Set the required system and model parameters in llm_benchmark_nvidia_amd.yaml for NVIDIA and AMD devices and in llm_benchmark_ipu.yaml for Graphcore

  • To pull the required container and build packages use container tag as:

    • NVIDIA A100 and H100 GPUs
    jube run llm_training/llm_benchmark_nvidia_amd.yaml --tag container H100
    • NVIDIA GH200 and JEDI GPUs
    jube run llm_training/llm_benchmark_nvidia_amd.yaml --tag container GH200
    • AMD MI250
    jube run llm_training/llm_benchmark_nvidia_amd.yaml --tag container MI250
    • Graphcore GC200
    jube run llm_training/llm_benchmark_ipu.yaml --tag container 
  • To run the benchmark with defined configurations for 800M GPT model with OSCAR data do:

    jube run llm_training/llm_benchmark_nvidia_amd.yaml --tag 800M A100

    A100 can be replaced with H100, WAIH100, GH200, JEDI and MI250 for the respective systems and 800M can be replaced with 13B and 175B for systems with more node resources like JEDI, H100, A100 and MI250.

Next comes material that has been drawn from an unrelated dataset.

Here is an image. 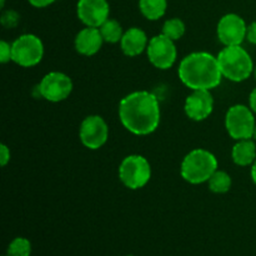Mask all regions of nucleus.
Listing matches in <instances>:
<instances>
[{"instance_id": "f257e3e1", "label": "nucleus", "mask_w": 256, "mask_h": 256, "mask_svg": "<svg viewBox=\"0 0 256 256\" xmlns=\"http://www.w3.org/2000/svg\"><path fill=\"white\" fill-rule=\"evenodd\" d=\"M122 126L135 135H149L160 122L159 100L150 92H135L126 95L119 104Z\"/></svg>"}, {"instance_id": "f03ea898", "label": "nucleus", "mask_w": 256, "mask_h": 256, "mask_svg": "<svg viewBox=\"0 0 256 256\" xmlns=\"http://www.w3.org/2000/svg\"><path fill=\"white\" fill-rule=\"evenodd\" d=\"M180 80L192 90H212L222 76L218 58L209 52H192L182 60L178 69Z\"/></svg>"}, {"instance_id": "7ed1b4c3", "label": "nucleus", "mask_w": 256, "mask_h": 256, "mask_svg": "<svg viewBox=\"0 0 256 256\" xmlns=\"http://www.w3.org/2000/svg\"><path fill=\"white\" fill-rule=\"evenodd\" d=\"M216 58L222 76L232 82H244L254 72L255 68L252 56L240 45L225 46Z\"/></svg>"}, {"instance_id": "20e7f679", "label": "nucleus", "mask_w": 256, "mask_h": 256, "mask_svg": "<svg viewBox=\"0 0 256 256\" xmlns=\"http://www.w3.org/2000/svg\"><path fill=\"white\" fill-rule=\"evenodd\" d=\"M218 170V160L212 152L205 149H194L184 158L180 168L182 179L190 184L208 182Z\"/></svg>"}, {"instance_id": "39448f33", "label": "nucleus", "mask_w": 256, "mask_h": 256, "mask_svg": "<svg viewBox=\"0 0 256 256\" xmlns=\"http://www.w3.org/2000/svg\"><path fill=\"white\" fill-rule=\"evenodd\" d=\"M119 178L129 189H142L152 178V168L149 162L142 155H129L120 164Z\"/></svg>"}, {"instance_id": "423d86ee", "label": "nucleus", "mask_w": 256, "mask_h": 256, "mask_svg": "<svg viewBox=\"0 0 256 256\" xmlns=\"http://www.w3.org/2000/svg\"><path fill=\"white\" fill-rule=\"evenodd\" d=\"M44 56V45L34 34L20 35L12 44V60L22 68L39 64Z\"/></svg>"}, {"instance_id": "0eeeda50", "label": "nucleus", "mask_w": 256, "mask_h": 256, "mask_svg": "<svg viewBox=\"0 0 256 256\" xmlns=\"http://www.w3.org/2000/svg\"><path fill=\"white\" fill-rule=\"evenodd\" d=\"M254 112L245 105H234L225 115V128L235 140L252 139L255 130Z\"/></svg>"}, {"instance_id": "6e6552de", "label": "nucleus", "mask_w": 256, "mask_h": 256, "mask_svg": "<svg viewBox=\"0 0 256 256\" xmlns=\"http://www.w3.org/2000/svg\"><path fill=\"white\" fill-rule=\"evenodd\" d=\"M146 52L149 62L158 69H169L176 60V46L174 40L169 39L164 34L152 38L148 44Z\"/></svg>"}, {"instance_id": "1a4fd4ad", "label": "nucleus", "mask_w": 256, "mask_h": 256, "mask_svg": "<svg viewBox=\"0 0 256 256\" xmlns=\"http://www.w3.org/2000/svg\"><path fill=\"white\" fill-rule=\"evenodd\" d=\"M39 92L45 100L59 102L66 99L72 92V82L66 74L60 72H48L39 84Z\"/></svg>"}, {"instance_id": "9d476101", "label": "nucleus", "mask_w": 256, "mask_h": 256, "mask_svg": "<svg viewBox=\"0 0 256 256\" xmlns=\"http://www.w3.org/2000/svg\"><path fill=\"white\" fill-rule=\"evenodd\" d=\"M109 129L99 115H90L82 120L80 125V140L82 145L90 150L100 149L106 142Z\"/></svg>"}, {"instance_id": "9b49d317", "label": "nucleus", "mask_w": 256, "mask_h": 256, "mask_svg": "<svg viewBox=\"0 0 256 256\" xmlns=\"http://www.w3.org/2000/svg\"><path fill=\"white\" fill-rule=\"evenodd\" d=\"M248 25L244 19L238 14L224 15L218 24V38L225 46L232 45H242V42L246 39Z\"/></svg>"}, {"instance_id": "f8f14e48", "label": "nucleus", "mask_w": 256, "mask_h": 256, "mask_svg": "<svg viewBox=\"0 0 256 256\" xmlns=\"http://www.w3.org/2000/svg\"><path fill=\"white\" fill-rule=\"evenodd\" d=\"M110 6L106 0H79L76 5L78 18L82 24L100 28L109 19Z\"/></svg>"}, {"instance_id": "ddd939ff", "label": "nucleus", "mask_w": 256, "mask_h": 256, "mask_svg": "<svg viewBox=\"0 0 256 256\" xmlns=\"http://www.w3.org/2000/svg\"><path fill=\"white\" fill-rule=\"evenodd\" d=\"M185 114L195 122H202L210 116L214 109V99L210 90H192L185 100Z\"/></svg>"}, {"instance_id": "4468645a", "label": "nucleus", "mask_w": 256, "mask_h": 256, "mask_svg": "<svg viewBox=\"0 0 256 256\" xmlns=\"http://www.w3.org/2000/svg\"><path fill=\"white\" fill-rule=\"evenodd\" d=\"M104 42L99 28L86 26L80 30L75 36V49L79 54L85 56H92L95 55Z\"/></svg>"}, {"instance_id": "2eb2a0df", "label": "nucleus", "mask_w": 256, "mask_h": 256, "mask_svg": "<svg viewBox=\"0 0 256 256\" xmlns=\"http://www.w3.org/2000/svg\"><path fill=\"white\" fill-rule=\"evenodd\" d=\"M148 36L144 30L139 28H130L122 35L120 46L126 56H138L148 48Z\"/></svg>"}, {"instance_id": "dca6fc26", "label": "nucleus", "mask_w": 256, "mask_h": 256, "mask_svg": "<svg viewBox=\"0 0 256 256\" xmlns=\"http://www.w3.org/2000/svg\"><path fill=\"white\" fill-rule=\"evenodd\" d=\"M232 160L239 166H249L256 160V145L252 139L238 140L232 152Z\"/></svg>"}, {"instance_id": "f3484780", "label": "nucleus", "mask_w": 256, "mask_h": 256, "mask_svg": "<svg viewBox=\"0 0 256 256\" xmlns=\"http://www.w3.org/2000/svg\"><path fill=\"white\" fill-rule=\"evenodd\" d=\"M142 14L149 20H158L164 16L166 12V0H139Z\"/></svg>"}, {"instance_id": "a211bd4d", "label": "nucleus", "mask_w": 256, "mask_h": 256, "mask_svg": "<svg viewBox=\"0 0 256 256\" xmlns=\"http://www.w3.org/2000/svg\"><path fill=\"white\" fill-rule=\"evenodd\" d=\"M208 184H209V189L215 194H225L232 188V178L228 172L216 170L208 180Z\"/></svg>"}, {"instance_id": "6ab92c4d", "label": "nucleus", "mask_w": 256, "mask_h": 256, "mask_svg": "<svg viewBox=\"0 0 256 256\" xmlns=\"http://www.w3.org/2000/svg\"><path fill=\"white\" fill-rule=\"evenodd\" d=\"M99 29L104 42H110V44H115V42H120L122 35H124L120 22L114 19H108Z\"/></svg>"}, {"instance_id": "aec40b11", "label": "nucleus", "mask_w": 256, "mask_h": 256, "mask_svg": "<svg viewBox=\"0 0 256 256\" xmlns=\"http://www.w3.org/2000/svg\"><path fill=\"white\" fill-rule=\"evenodd\" d=\"M165 36H168L172 40H179L182 39V35L185 34V24L182 20L178 19V18H172V19L166 20L162 25V32Z\"/></svg>"}, {"instance_id": "412c9836", "label": "nucleus", "mask_w": 256, "mask_h": 256, "mask_svg": "<svg viewBox=\"0 0 256 256\" xmlns=\"http://www.w3.org/2000/svg\"><path fill=\"white\" fill-rule=\"evenodd\" d=\"M32 254V244L25 238H15L8 246L9 256H30Z\"/></svg>"}, {"instance_id": "4be33fe9", "label": "nucleus", "mask_w": 256, "mask_h": 256, "mask_svg": "<svg viewBox=\"0 0 256 256\" xmlns=\"http://www.w3.org/2000/svg\"><path fill=\"white\" fill-rule=\"evenodd\" d=\"M20 16L15 10H6V12H2V25L4 28H8V29H12V28L16 26L19 24Z\"/></svg>"}, {"instance_id": "5701e85b", "label": "nucleus", "mask_w": 256, "mask_h": 256, "mask_svg": "<svg viewBox=\"0 0 256 256\" xmlns=\"http://www.w3.org/2000/svg\"><path fill=\"white\" fill-rule=\"evenodd\" d=\"M10 60H12V45L2 40L0 42V62L5 64Z\"/></svg>"}, {"instance_id": "b1692460", "label": "nucleus", "mask_w": 256, "mask_h": 256, "mask_svg": "<svg viewBox=\"0 0 256 256\" xmlns=\"http://www.w3.org/2000/svg\"><path fill=\"white\" fill-rule=\"evenodd\" d=\"M10 162V149L5 144L0 145V164L5 166Z\"/></svg>"}, {"instance_id": "393cba45", "label": "nucleus", "mask_w": 256, "mask_h": 256, "mask_svg": "<svg viewBox=\"0 0 256 256\" xmlns=\"http://www.w3.org/2000/svg\"><path fill=\"white\" fill-rule=\"evenodd\" d=\"M246 40L250 44L256 45V22H252L246 30Z\"/></svg>"}, {"instance_id": "a878e982", "label": "nucleus", "mask_w": 256, "mask_h": 256, "mask_svg": "<svg viewBox=\"0 0 256 256\" xmlns=\"http://www.w3.org/2000/svg\"><path fill=\"white\" fill-rule=\"evenodd\" d=\"M32 6L35 8H45V6H49L52 5L55 0H28Z\"/></svg>"}, {"instance_id": "bb28decb", "label": "nucleus", "mask_w": 256, "mask_h": 256, "mask_svg": "<svg viewBox=\"0 0 256 256\" xmlns=\"http://www.w3.org/2000/svg\"><path fill=\"white\" fill-rule=\"evenodd\" d=\"M249 104H250V109L256 114V88L250 92L249 96Z\"/></svg>"}, {"instance_id": "cd10ccee", "label": "nucleus", "mask_w": 256, "mask_h": 256, "mask_svg": "<svg viewBox=\"0 0 256 256\" xmlns=\"http://www.w3.org/2000/svg\"><path fill=\"white\" fill-rule=\"evenodd\" d=\"M252 182L256 184V160L254 162V164L252 165Z\"/></svg>"}, {"instance_id": "c85d7f7f", "label": "nucleus", "mask_w": 256, "mask_h": 256, "mask_svg": "<svg viewBox=\"0 0 256 256\" xmlns=\"http://www.w3.org/2000/svg\"><path fill=\"white\" fill-rule=\"evenodd\" d=\"M4 4H5V0H2V2H0V6L4 8Z\"/></svg>"}, {"instance_id": "c756f323", "label": "nucleus", "mask_w": 256, "mask_h": 256, "mask_svg": "<svg viewBox=\"0 0 256 256\" xmlns=\"http://www.w3.org/2000/svg\"><path fill=\"white\" fill-rule=\"evenodd\" d=\"M252 138L256 140V126H255V130H254V135H252Z\"/></svg>"}, {"instance_id": "7c9ffc66", "label": "nucleus", "mask_w": 256, "mask_h": 256, "mask_svg": "<svg viewBox=\"0 0 256 256\" xmlns=\"http://www.w3.org/2000/svg\"><path fill=\"white\" fill-rule=\"evenodd\" d=\"M254 75H255V79H256V66H255V69H254Z\"/></svg>"}, {"instance_id": "2f4dec72", "label": "nucleus", "mask_w": 256, "mask_h": 256, "mask_svg": "<svg viewBox=\"0 0 256 256\" xmlns=\"http://www.w3.org/2000/svg\"><path fill=\"white\" fill-rule=\"evenodd\" d=\"M128 256H132V255H128Z\"/></svg>"}, {"instance_id": "473e14b6", "label": "nucleus", "mask_w": 256, "mask_h": 256, "mask_svg": "<svg viewBox=\"0 0 256 256\" xmlns=\"http://www.w3.org/2000/svg\"><path fill=\"white\" fill-rule=\"evenodd\" d=\"M4 256H9V255H4Z\"/></svg>"}]
</instances>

  • To run the benchmark with defined configurations for 117M GPT model on Graphcore with synthetic data do

    jube run llm_training/llm_benchmark_ipu.yaml --tag 117M synthetic

    If tag synthetic is not given, the benchmark will use OSCAR data

  • After the benchmark has been executed, use jube continue to postprocess results

    jube continue llm_training/llm_benchmark_nvidia_amd_run -i last

    OR

     jube continue llm_training/llm_benchmark_ipu_run -i last
  • After the postprocessing, to get the result do

    jube result llm_training/llm_benchmark_nvidia_amd_run -i last

    OR

    jube result llm_training/llm_benchmark_ipu_run -i last
  • Example result

JobID,System,Version,Queue,JobTime,Runtime(min),Model,ModelSize,Dataset,Nodes,Devices,GlobalBatchSize,PipelineParallel,TensorParallel,DataParallel,Iterations,Time/iteration(s),Tokens/second,Avg_TFLOPs/GPU,EnergyFile
13077019,MI250,2024.01,dc-mi200,00:15:00,10,GPT,800M,OSCAR,1,8,32,1,1,8,750,0.74,88620.76,69.35,CARAML/llm_training/llm_benchmark_nvidia_amd_run/000006/000002_combine_energy/work/combined_energy.csv

JobID,System,Version,Queue,JobTime,Model,ModelSize,Dataset,Nodes,Devices,DataParallel,IPU/replica,GlobalBatchSize,Time/iteration(s),Tokens/second,EnergyFile
13011841,GC200,2024.01,dc-ipu,00:40:00,GPT,117M,Synthetic,1,4,1,4,2048,11.17,183.37,CARAML/llm_training/llm_benchmark_ipu_run/000003/000002_combine_energy/work/combined_energy.csv

JobID,System,Version,Queue,JobTime,Runtime(min),Model,ModelSize,Dataset,Nodes,Devices,GlobalBatchSize,PipelineParallel,TensorParallel,DataParallel,Iterations,Time/iteration(s),Tokens/second,Avg_TFLOPs/GPU,EnergyFile
3914,JEDI,2024.01,all,00:34:00,30,GPT,800M,OSCAR,1,4,2048,1,1,4,25,26.52,158152.80,321.65,CARAML/llm_training/llm_benchmark_nvidia_amd_run/000025/000002_combine_energy/work/combined_energy.csv

JSC Specific Fixes

In order to use PyTorch torch run API on JSC systems fixed_torch_run.py fix is required. The fix solves the issue defined here.

Additionally the hostname is appended with an i for allowing communication over InfiniBand as described here.